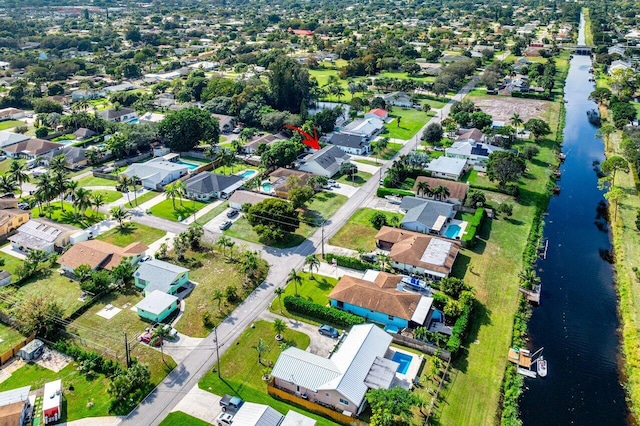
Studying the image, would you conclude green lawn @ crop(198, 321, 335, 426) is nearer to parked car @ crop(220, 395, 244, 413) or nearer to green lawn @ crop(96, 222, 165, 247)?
parked car @ crop(220, 395, 244, 413)

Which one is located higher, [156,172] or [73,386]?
[156,172]

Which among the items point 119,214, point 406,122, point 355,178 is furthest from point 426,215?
point 406,122

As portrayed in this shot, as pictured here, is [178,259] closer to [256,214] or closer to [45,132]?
[256,214]

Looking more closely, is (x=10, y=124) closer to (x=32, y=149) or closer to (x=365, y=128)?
(x=32, y=149)

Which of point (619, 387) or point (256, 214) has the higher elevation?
point (256, 214)

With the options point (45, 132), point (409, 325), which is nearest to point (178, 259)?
point (409, 325)

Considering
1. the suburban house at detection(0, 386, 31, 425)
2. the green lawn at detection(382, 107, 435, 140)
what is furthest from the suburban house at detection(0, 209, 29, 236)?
the green lawn at detection(382, 107, 435, 140)
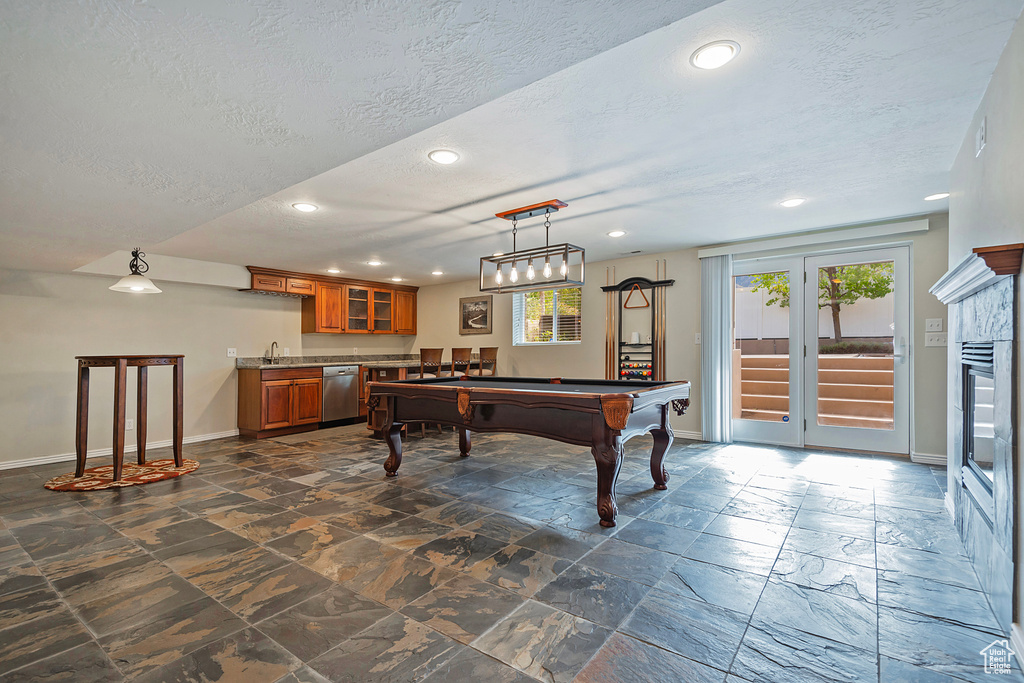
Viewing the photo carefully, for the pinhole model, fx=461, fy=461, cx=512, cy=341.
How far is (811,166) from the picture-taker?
3061mm

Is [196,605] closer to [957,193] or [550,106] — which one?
[550,106]

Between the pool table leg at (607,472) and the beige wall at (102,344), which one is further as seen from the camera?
the beige wall at (102,344)

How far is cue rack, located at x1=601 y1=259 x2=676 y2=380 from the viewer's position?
19.2 feet

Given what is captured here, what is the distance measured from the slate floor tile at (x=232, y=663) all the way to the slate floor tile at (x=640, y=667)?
1.04 metres

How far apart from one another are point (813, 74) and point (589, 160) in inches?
48.2

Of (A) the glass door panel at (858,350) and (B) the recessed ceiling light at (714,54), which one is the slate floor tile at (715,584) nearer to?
(B) the recessed ceiling light at (714,54)

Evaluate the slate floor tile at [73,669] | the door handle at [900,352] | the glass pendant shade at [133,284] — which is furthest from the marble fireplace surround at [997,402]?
the glass pendant shade at [133,284]

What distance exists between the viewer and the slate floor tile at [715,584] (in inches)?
79.5

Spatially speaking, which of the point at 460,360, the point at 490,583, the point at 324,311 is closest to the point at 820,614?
the point at 490,583

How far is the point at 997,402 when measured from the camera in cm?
198

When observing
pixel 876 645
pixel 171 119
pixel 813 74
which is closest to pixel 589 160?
pixel 813 74

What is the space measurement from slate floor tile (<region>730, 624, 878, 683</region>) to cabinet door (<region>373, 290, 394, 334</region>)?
7158 millimetres

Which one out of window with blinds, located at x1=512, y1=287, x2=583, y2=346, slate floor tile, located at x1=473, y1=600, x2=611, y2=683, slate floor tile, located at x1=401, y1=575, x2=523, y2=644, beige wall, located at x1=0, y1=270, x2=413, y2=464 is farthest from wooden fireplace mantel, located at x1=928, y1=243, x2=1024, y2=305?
beige wall, located at x1=0, y1=270, x2=413, y2=464

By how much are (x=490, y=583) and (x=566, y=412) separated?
47.9 inches
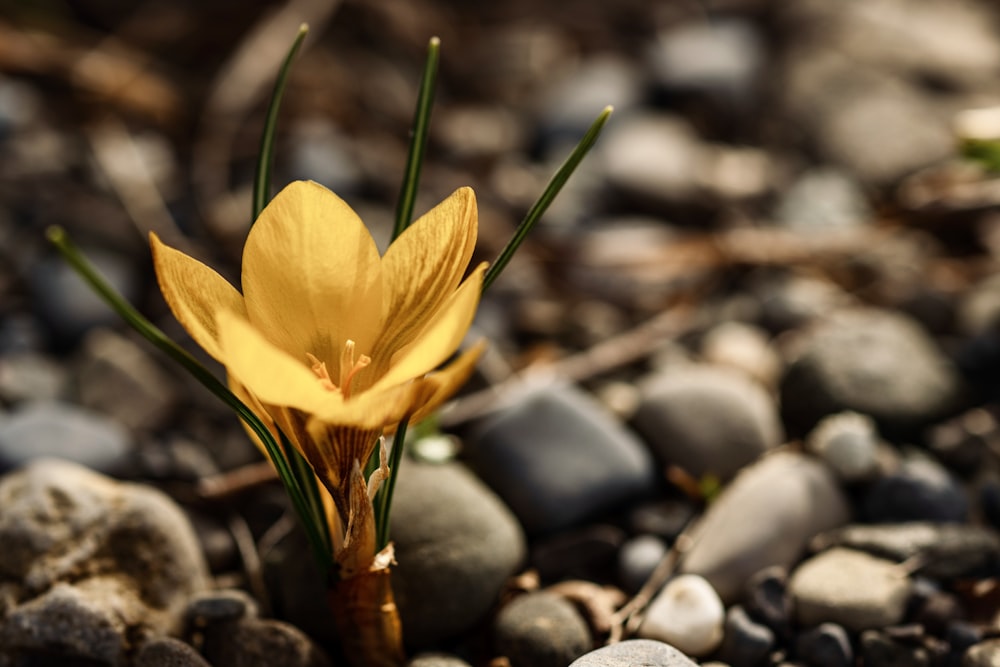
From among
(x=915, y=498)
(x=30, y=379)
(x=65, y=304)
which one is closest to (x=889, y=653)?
(x=915, y=498)

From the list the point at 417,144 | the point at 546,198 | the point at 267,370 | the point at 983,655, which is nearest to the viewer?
the point at 267,370

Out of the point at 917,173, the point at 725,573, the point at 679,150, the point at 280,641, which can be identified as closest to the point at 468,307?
the point at 280,641

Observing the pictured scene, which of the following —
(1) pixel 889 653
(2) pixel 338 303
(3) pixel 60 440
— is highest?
(2) pixel 338 303

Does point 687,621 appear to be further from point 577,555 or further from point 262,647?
point 262,647

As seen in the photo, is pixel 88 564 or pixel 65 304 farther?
pixel 65 304

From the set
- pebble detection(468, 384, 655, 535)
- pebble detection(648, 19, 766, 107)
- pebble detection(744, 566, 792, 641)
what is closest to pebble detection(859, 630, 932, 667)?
pebble detection(744, 566, 792, 641)

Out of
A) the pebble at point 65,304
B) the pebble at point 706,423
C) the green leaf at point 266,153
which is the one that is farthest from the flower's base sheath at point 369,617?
the pebble at point 65,304

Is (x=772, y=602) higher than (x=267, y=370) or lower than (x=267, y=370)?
lower

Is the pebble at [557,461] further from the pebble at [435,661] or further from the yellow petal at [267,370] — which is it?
the yellow petal at [267,370]
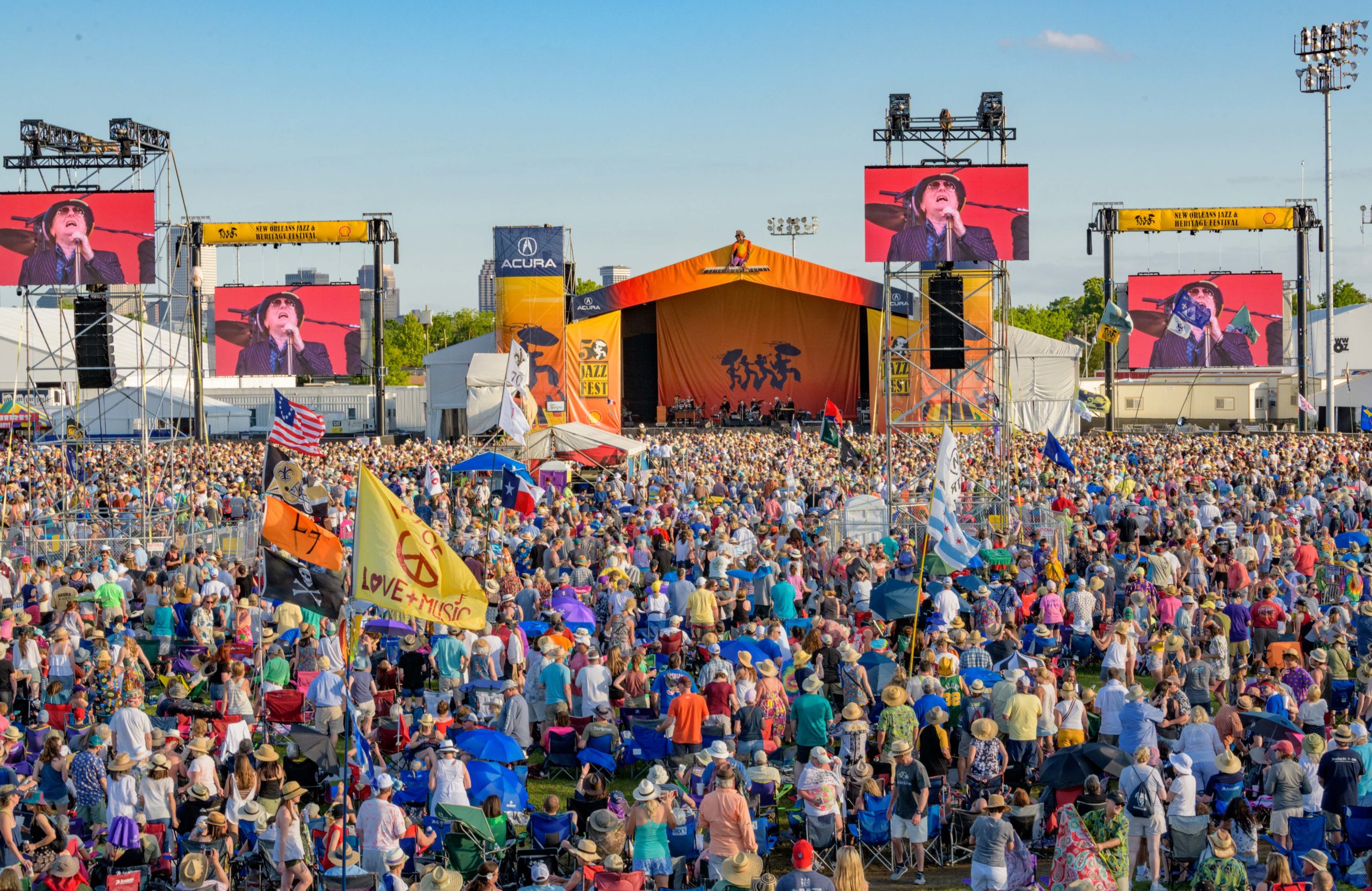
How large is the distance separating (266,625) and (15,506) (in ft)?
35.2

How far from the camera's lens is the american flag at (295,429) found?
20.8 metres

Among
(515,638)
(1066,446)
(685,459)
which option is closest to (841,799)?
(515,638)

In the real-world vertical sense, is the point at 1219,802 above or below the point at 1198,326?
below

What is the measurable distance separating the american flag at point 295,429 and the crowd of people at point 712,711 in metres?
2.37

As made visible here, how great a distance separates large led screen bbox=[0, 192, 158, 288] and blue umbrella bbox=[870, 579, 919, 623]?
18.3 metres

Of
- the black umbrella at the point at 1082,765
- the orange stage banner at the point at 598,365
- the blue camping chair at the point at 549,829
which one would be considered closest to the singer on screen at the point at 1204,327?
the orange stage banner at the point at 598,365

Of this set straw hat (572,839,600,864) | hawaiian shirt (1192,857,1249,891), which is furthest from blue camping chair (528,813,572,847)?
hawaiian shirt (1192,857,1249,891)

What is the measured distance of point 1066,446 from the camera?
3353 centimetres

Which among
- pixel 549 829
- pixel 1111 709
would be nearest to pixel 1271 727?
pixel 1111 709

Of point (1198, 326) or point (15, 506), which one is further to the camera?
point (1198, 326)

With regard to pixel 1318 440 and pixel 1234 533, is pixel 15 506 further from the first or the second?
pixel 1318 440

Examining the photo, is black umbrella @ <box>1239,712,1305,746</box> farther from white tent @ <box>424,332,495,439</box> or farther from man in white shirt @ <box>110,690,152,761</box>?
white tent @ <box>424,332,495,439</box>

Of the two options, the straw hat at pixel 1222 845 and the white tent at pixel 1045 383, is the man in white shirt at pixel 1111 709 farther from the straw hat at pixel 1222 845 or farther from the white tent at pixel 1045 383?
the white tent at pixel 1045 383

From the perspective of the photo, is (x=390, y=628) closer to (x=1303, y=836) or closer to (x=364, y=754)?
(x=364, y=754)
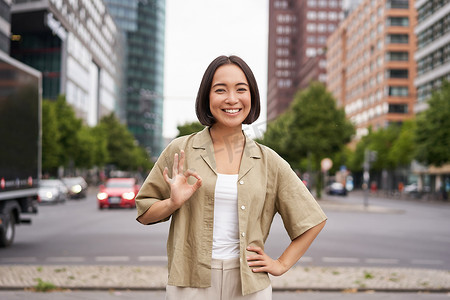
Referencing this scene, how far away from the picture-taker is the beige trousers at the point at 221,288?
105 inches

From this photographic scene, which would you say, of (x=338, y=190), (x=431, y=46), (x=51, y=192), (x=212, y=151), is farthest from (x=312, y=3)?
(x=212, y=151)

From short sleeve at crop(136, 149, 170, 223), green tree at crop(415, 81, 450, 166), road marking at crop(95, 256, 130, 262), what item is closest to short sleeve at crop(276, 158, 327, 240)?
short sleeve at crop(136, 149, 170, 223)

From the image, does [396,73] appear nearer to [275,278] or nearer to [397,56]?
[397,56]

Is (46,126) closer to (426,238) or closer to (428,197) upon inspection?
(428,197)

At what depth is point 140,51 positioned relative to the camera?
15462 centimetres

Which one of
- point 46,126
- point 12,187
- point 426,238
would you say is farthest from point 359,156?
point 12,187

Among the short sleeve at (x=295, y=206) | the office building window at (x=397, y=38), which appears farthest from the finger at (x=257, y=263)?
the office building window at (x=397, y=38)

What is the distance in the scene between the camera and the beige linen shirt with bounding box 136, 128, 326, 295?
104 inches

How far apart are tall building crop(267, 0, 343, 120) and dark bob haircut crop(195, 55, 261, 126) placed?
13753cm

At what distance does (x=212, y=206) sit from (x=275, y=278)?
242 inches

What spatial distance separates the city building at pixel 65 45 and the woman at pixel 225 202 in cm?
6052

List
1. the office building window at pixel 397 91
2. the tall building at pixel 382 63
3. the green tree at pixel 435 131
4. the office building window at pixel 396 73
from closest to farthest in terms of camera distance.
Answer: the green tree at pixel 435 131
the office building window at pixel 397 91
the tall building at pixel 382 63
the office building window at pixel 396 73

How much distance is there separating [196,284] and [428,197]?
5367cm

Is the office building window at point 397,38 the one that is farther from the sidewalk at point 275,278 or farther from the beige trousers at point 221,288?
the beige trousers at point 221,288
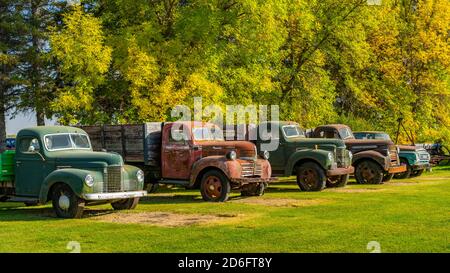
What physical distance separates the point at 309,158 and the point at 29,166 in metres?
8.72

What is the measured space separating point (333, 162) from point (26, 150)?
943cm

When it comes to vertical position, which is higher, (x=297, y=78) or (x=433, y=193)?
(x=297, y=78)

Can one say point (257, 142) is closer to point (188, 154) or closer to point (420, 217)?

★ ★ ★ ★ ★

## TASK PROMPT:
Reproduce the lines of the listing exactly, starting at the one that contains "How much distance" and continuing through the final line, but leave out the pictures.

## RESPONSE BELOW:
How much distance is there separating [196,284] and [428,197]?
5367cm

Is the office building window at point 397,38 the one that is farther from the sidewalk at point 275,278 or farther from the beige trousers at point 221,288?
the beige trousers at point 221,288
What physical distance separates the point at 309,158 and the point at 29,166 in metres?
8.72

What is the measured space separating point (333, 162) from point (26, 150)?
943cm

When it comes to vertical position, which is higher, (x=297, y=78) or (x=433, y=193)?
(x=297, y=78)

Can one say point (257, 142) is closer to point (188, 154) or closer to point (420, 217)?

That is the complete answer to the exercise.